India is only the fourth country in the world after the US, China and Russia to have the technology. The successful trial paved the way for the country to develop missiles that can travel at six times the speed of sound.

This was followed by a test-firing of the nuclear-capable ‘Shaurya’ missile on October 3, and the supersonic missile-assisted release of a torpedo on October 5.

The Defence Research and Development Organisation (DRDO) also successfully conducted three flight tests of its indigenously developed anti-tank guided missile (ATGM) Dhruvastra from the Integrated Test Range at Chandipur in Odisha in July. This is one of the most advanced anti-tank weapons in the world.

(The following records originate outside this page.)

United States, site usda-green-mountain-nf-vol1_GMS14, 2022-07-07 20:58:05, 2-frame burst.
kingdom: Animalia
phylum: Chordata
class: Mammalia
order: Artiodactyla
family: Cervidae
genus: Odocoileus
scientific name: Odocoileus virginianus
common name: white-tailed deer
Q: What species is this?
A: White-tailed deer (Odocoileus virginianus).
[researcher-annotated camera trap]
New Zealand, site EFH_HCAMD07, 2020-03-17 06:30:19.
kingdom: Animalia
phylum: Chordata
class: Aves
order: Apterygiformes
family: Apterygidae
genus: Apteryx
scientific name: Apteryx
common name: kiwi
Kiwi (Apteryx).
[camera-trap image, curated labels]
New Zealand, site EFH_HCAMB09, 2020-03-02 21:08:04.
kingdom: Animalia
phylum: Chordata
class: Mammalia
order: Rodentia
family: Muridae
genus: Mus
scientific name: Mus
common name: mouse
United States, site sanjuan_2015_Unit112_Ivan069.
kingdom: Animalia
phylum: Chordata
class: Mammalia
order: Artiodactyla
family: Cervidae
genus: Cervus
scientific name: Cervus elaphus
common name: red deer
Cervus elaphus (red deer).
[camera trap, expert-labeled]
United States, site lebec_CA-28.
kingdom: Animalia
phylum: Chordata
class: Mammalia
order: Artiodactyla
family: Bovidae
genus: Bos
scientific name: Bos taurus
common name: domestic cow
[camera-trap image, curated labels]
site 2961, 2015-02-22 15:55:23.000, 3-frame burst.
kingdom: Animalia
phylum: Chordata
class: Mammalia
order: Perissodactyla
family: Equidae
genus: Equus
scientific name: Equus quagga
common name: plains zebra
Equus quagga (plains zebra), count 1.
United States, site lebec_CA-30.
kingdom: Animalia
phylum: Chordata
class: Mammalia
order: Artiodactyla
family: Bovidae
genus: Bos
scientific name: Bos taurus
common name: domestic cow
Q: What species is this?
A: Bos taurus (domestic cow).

Meanwhile, the indigenous Active Electronically Scanned Array (AESA) radar, Uttam, has completed 100 hours of testing with additional 25 hours on Tejas aircraft for air-to-air mode and its sub-parameters.

On October 9, the new-generation Anti-Radiation Missile RUDRAM was successfully tested on a radiation target located off the coast of Odisha. The missile was launched from a Su-30MKI fighter aircraft.

The year 2020 also saw the Quick Reaction Surface-to-Air Missile (QRSAM) achieve a major milestone on November 13, with a direct hit onto a Banshee pilotless target aircraft at medium range and medium altitude.